The resulting payment reform comprises a high-trust, low bureaucracy model comprising 45 items for payment (compared with over 700 items presently)[2]. While the number of items has been reduced significantly the actual care and treatment that may be offered to NHS patients will be enhanced. The new system will therefore be much easier for patients to understand, the NHS offer can now be presented in summary to patients.

Costs to Patients

Our priority is to ensure patients in all parts of Scotland have access to an NHS dentist; this is the principal aim of payment reform.

At present, those patients who are not eligible for free NHS dental care and treatment pay 80% of the fee cost of the treatment they receive. Payment reform comprises new higher fees to sustain the provision of NHS dentistry. This means for some patients they may have to pay more for their NHS treatment than at present.

Around 40% of people in Scotland are exempt from NHS charges – including under 26s' and those on certain benefits – and these people will continue to receive free NHS dental care and treatment. Payment reform also continues to protect free dental examinations for everyone - Scotland is the only country in the UK to offer this.

NHS patients who pay for their treatment will continue to pay 80% of the treatment costs up to a maximum of £384, as is the case currently. Those only requiring preventative treatments, such as oral health advice, will typically see a smaller increase in charges than those requiring more complex restorative procedures. We have had to increase fees for restorative treatments more significantly to reflect their current market cost and protect these treatments for NHS patients.

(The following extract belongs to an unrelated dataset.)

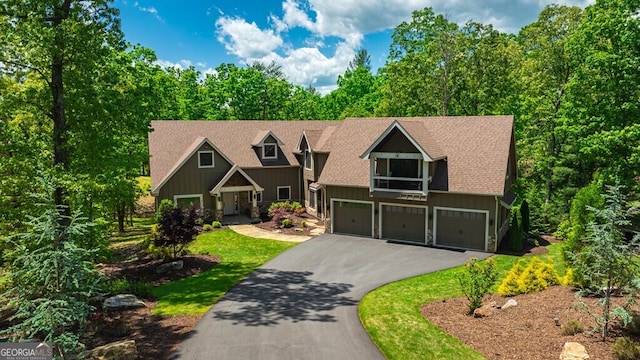 craftsman-style home with an attached garage, stone siding, aphalt driveway, board and batten siding, and roof with shingles
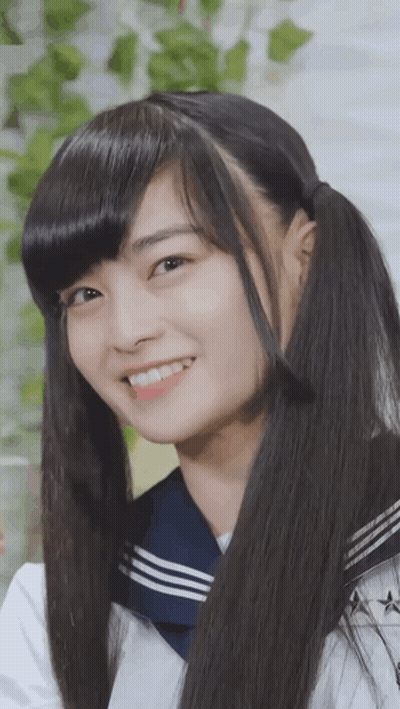 A Girl With Pigtails And A Sailor Uniform Smiles For The Camera GIF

For those not exempt from NHS dental charges but on a low income, financial support is available via the NHS Low Income Scheme. For example, where patients are over 65 and whose only income is social security benefits, they would be entitled to a full remittance certificate under the NHS Low Income Scheme.

In summary the Government has had to take a difficult decision against challenging public finances to balance the need to sustain NHS dental access and costs to patients, while preserving existing help and mitigations to patients. The purpose of payment reform is to sustain NHS dentistry and in so doing prevent the emergence of a two-tiered dental service where only people who are able to afford private care can access oral health treatment.

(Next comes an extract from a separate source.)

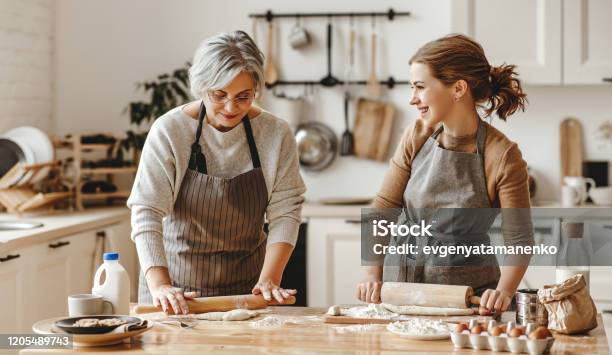 Happy Family Grandmother Old Mother Motherinlaw And Daughterinlaw Daughter Cook In Kitchen Knead Dough Bake Cookies Stock Photo - Download Image Now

Whilst costs to certain NHS patients have increased, these need to be set against the equivalent costs in private dentistry. Patients unable to access NHS dentistry and requiring private treatment typically pay between 6 and 10 times the NHS cost. NHS fees and the resultant patient charge remain significantly below the cost of private care for the equivalent treatment. In preserving universal NHS dental care all patients benefit.

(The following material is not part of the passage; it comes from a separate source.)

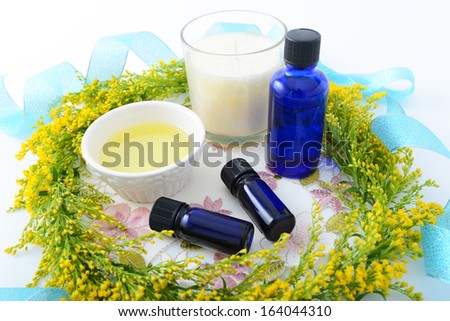 Bottles of essential oils with floral garland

What might prevent the desired outcomes being achieved?

At present there are a range of challenges facing the sector. The sector continues to recover from the long interruption of activity under pandemic restrictions. It was in April 2022 that sector-specific infection, prevention and control restrictions were eventually lifted allowing NHS dental teams to see normal patient workloads.

In the meantime there has been significant macroeconomic disruptions affecting laboratory costs, labour and other running costs for the dental sector. These are all exogenous factors that have a major bearing on the financial viability of practices, and the decision-matrix between NHS and private treatment. Dental practices like all sectors in the economy are facing an unprecedented cost-of-living challenge, as well as needing to attract specialist staff.

The Government views payment reform as the single most important step in moving the sector forward. However, it is not a panacea and instead should be viewed as setting the foundation for sustaining NHS dentistry into the medium- to longer-term.